This is a continuation of working on the NYC Flight Data for the year 2013. The aim is create a model that can predict whether or not a flight will be 30 minutes late, given a set of parameters.
library(tidymodels)
library(tidyverse)
library(skimr)
library(nycflights13)
library(timeDate)
library(lubridate)
library(maps)
library(patchwork)
library(corrplot)
library(GGally)
library(rpart.plot)
library(vip)
theme_set(theme_bw())
full_flights=readRDS("Cleaned_Full_Flights.rds")
new_full_flights =
full_flights %>%
select(-tailnum,-flight,-time_hour) #This would've been used as ID to investigate the wrong cases
skim(new_full_flights)
| Name | new_full_flights |
| Number of rows | 232412 |
| Number of columns | 15 |
| _______________________ | |
| Column type frequency: | |
| Date | 1 |
| factor | 6 |
| numeric | 8 |
| ________________________ | |
| Group variables | None |
Variable type: Date
| skim_variable | n_missing | complete_rate | min | max | median | n_unique |
|---|---|---|---|---|---|---|
| dep_date | 0 | 1 | 2013-01-01 | 2013-12-30 | 2013-07-06 | 364 |
Variable type: factor
| skim_variable | n_missing | complete_rate | ordered | n_unique | top_counts |
|---|---|---|---|---|---|
| carrier | 0 | 1 | FALSE | 16 | UA: 46705, B6: 43035, EV: 42735, DL: 39866 |
| origin | 0 | 1 | FALSE | 3 | EWR: 91968, JFK: 77973, LGA: 62471 |
| is_late | 0 | 1 | FALSE | 2 | 0: 199198, 1: 33214 |
| mnfr_year | 0 | 1 | FALSE | 7 | 200: 85189, 200: 56473, 199: 38295, 199: 21498 |
| engine_type | 0 | 1 | FALSE | 3 | Tur: 197038, Tur: 33878, Oth: 1496 |
| tzone | 0 | 1 | FALSE | 6 | Ame: 134986, Ame: 47286, Ame: 37241, Ame: 8455 |
Variable type: numeric
| skim_variable | n_missing | complete_rate | mean | sd | p0 | p25 | p50 | p75 | p100 | hist |
|---|---|---|---|---|---|---|---|---|---|---|
| dep_delay | 0 | 1 | 11.62 | 37.99 | -43.00 | -5.00 | -2.00 | 10.00 | 1301.00 | ▇▁▁▁▁ |
| temp | 0 | 1 | 56.99 | 18.06 | 10.94 | 42.08 | 57.02 | 71.96 | 100.04 | ▁▇▇▇▂ |
| precip | 0 | 1 | 0.00 | 0.01 | 0.00 | 0.00 | 0.00 | 0.00 | 0.53 | ▇▁▁▁▁ |
| visib | 0 | 1 | 9.58 | 1.46 | 0.00 | 10.00 | 10.00 | 10.00 | 10.00 | ▁▁▁▁▇ |
| seats | 0 | 1 | 136.82 | 71.96 | 2.00 | 55.00 | 149.00 | 189.00 | 400.00 | ▆▅▇▁▁ |
| lat | 0 | 1 | 36.02 | 5.76 | 21.32 | 32.73 | 36.10 | 41.41 | 61.17 | ▃▆▇▁▁ |
| lon | 0 | 1 | -90.15 | 15.70 | -157.92 | -95.34 | -84.22 | -80.15 | -68.83 | ▁▁▂▃▇ |
| alt | 0 | 1 | 590.66 | 995.14 | 3.00 | 26.00 | 313.00 | 748.00 | 6602.00 | ▇▁▁▁▁ |
set.seed(4321)
flights_split = initial_split(new_full_flights, prop = 0.7, strata = is_late)
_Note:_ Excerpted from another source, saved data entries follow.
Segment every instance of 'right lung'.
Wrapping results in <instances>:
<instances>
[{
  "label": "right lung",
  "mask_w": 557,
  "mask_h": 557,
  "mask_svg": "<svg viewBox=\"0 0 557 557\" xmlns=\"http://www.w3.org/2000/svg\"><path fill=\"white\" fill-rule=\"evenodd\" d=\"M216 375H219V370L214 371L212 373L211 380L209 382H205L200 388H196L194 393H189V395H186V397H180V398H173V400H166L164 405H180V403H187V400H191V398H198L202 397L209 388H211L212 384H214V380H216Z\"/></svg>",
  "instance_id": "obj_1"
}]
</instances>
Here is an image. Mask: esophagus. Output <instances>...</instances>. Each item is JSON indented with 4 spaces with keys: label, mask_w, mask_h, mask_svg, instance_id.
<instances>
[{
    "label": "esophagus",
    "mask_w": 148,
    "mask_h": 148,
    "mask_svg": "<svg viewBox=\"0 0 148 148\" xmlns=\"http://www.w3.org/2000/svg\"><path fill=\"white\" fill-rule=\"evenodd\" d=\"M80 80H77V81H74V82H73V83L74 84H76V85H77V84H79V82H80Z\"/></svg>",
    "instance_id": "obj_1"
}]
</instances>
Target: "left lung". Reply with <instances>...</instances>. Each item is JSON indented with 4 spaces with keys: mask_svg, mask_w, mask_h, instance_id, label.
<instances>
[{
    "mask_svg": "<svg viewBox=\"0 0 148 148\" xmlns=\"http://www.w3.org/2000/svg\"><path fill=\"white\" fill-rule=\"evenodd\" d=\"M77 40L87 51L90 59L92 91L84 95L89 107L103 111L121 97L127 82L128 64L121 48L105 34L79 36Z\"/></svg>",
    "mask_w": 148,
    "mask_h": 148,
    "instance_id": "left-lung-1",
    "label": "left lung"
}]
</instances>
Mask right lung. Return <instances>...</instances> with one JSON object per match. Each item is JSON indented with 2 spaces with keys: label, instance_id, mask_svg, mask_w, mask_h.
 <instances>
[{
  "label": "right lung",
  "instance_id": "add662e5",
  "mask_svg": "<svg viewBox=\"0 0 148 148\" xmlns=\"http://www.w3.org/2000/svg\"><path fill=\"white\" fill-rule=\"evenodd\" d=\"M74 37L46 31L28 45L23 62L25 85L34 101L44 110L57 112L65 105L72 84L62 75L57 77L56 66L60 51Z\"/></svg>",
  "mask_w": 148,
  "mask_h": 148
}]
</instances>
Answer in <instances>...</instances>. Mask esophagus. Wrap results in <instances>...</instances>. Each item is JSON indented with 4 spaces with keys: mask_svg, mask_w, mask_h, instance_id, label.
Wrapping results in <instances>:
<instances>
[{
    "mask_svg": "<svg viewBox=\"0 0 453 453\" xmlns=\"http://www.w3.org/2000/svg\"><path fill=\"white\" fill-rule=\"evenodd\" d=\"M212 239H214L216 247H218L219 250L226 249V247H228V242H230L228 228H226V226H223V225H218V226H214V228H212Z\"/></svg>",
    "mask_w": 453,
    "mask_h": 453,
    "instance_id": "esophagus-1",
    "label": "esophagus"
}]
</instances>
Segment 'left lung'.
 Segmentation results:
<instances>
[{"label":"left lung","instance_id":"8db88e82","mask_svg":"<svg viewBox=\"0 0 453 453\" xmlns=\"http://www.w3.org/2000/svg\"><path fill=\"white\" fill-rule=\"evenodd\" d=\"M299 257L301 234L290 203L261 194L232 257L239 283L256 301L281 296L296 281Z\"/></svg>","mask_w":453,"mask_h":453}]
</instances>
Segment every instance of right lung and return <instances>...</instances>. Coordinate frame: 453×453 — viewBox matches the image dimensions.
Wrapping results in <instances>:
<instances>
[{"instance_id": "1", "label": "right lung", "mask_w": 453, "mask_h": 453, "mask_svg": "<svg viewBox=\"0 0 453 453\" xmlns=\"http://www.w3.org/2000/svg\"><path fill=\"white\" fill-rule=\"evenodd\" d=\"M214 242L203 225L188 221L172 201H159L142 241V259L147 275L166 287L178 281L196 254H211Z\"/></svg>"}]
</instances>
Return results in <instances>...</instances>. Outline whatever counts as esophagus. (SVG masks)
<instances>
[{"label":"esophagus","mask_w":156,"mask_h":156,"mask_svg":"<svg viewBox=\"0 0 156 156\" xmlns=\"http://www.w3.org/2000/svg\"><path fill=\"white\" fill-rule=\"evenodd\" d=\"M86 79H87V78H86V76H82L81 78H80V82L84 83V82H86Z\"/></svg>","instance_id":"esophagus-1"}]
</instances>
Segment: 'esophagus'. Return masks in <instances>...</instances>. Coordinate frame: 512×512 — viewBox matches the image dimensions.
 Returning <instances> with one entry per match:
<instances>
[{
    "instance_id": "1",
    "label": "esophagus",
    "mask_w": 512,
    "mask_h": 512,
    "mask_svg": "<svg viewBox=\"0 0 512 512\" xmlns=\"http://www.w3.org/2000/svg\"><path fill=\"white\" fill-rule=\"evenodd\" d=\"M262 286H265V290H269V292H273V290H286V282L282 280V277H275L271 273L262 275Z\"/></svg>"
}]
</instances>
flights_train = training(flights_split)
flights_test = testing(flights_split)
flights_rec =
recipe(is_late ~ .,data=flights_train ) %>%
#step_knnimpute(all_predictors()) %>%
#update_role(flight, tailnum, time_hour, new_role="ID")%>%
step_date(dep_date, features = c("dow", "month")) %>%
step_holiday( dep_date, holidays = timeDate::listHolidays() %>% str_subset("(^US)|(Easter)") ) %>%
step_rm(dep_date) %>%
step_dummy(all_nominal(),-all_outcomes()) %>%
step_zv(all_predictors())
tree_rec =
recipe(is_late ~.,data=flights_train) %>%
#update_role(flight, tailnum, time_hour, new_role ="ID") %>%
step_zv(all_predictors())
logist_mod = logistic_reg() %>%
set_engine("glm")
tree_mod = decision_tree(cost_complexity = tune(),
tree_depth = tune()
) %>%
set_engine("rpart") %>%
set_mode("classification")
set.seed(512)
tree_params = grid_max_entropy(cost_complexity(),tree_depth(range = c(3,5)),size=9)
set.seed(512)
grid_max_entropy(cost_complexity(),tree_depth(range = c(3,5)),size=9) %>%
ggplot(aes(tree_depth,log(cost_complexity)))+
geom_point()+
theme_bw()
Now we tune using resamples
doParallel::registerDoParallel()
Start = Sys.time()
set.seed(234)
flights_folds = vfold_cv(flights_train, v=5, strata = is_late)
set.seed(345)
tree_wf = workflow() %>%
add_model(tree_mod) %>%
add_recipe(tree_rec)
tree_res = tree_wf %>%
tune_grid( resamples = flights_folds,
grid=tree_params)
End = Sys.time()
doParallel::stopImplicitCluster()
paste("Time Taken:",End-Start)
## [1] "Time Taken: 1.09096333185832"
tree_res %>%
collect_metrics() %>%
mutate(tree_depth = factor(tree_depth)) %>%
ggplot(aes(x=cost_complexity,y=mean,color=tree_depth))+
geom_line(size=1.5,alpha=0.6)+
geom_point(size=2)+
facet_wrap(~.metric, scales="free",nrow=2)+
scale_x_log10(labels=label_number())+
scale_color_viridis_d(option="C",begin=.9,end=0)+
theme_bw()
best_tree = tree_res %>%
select_best("roc_auc")
Now we fit the logistic model
logt_wf = workflow() %>%
add_model(logist_mod) %>%
add_recipe(flights_rec)
logt_wf
## == Workflow ================================================================================================================================================================
## Preprocessor: Recipe
## Model: logistic_reg()
##
## -- Preprocessor ------------------------------------------------------------------------------------------------------------------------------------------------------------
## 5 Recipe Steps
##
## * step_date()
## * step_holiday()
## * step_rm()
## * step_dummy()
## * step_zv()
##
## -- Model -------------------------------------------------------------------------------------------------------------------------------------------------------------------
## Logistic Regression Model Specification (classification)
##
## Computational engine: glm
logt_fit = fit(logt_wf, data = flights_train)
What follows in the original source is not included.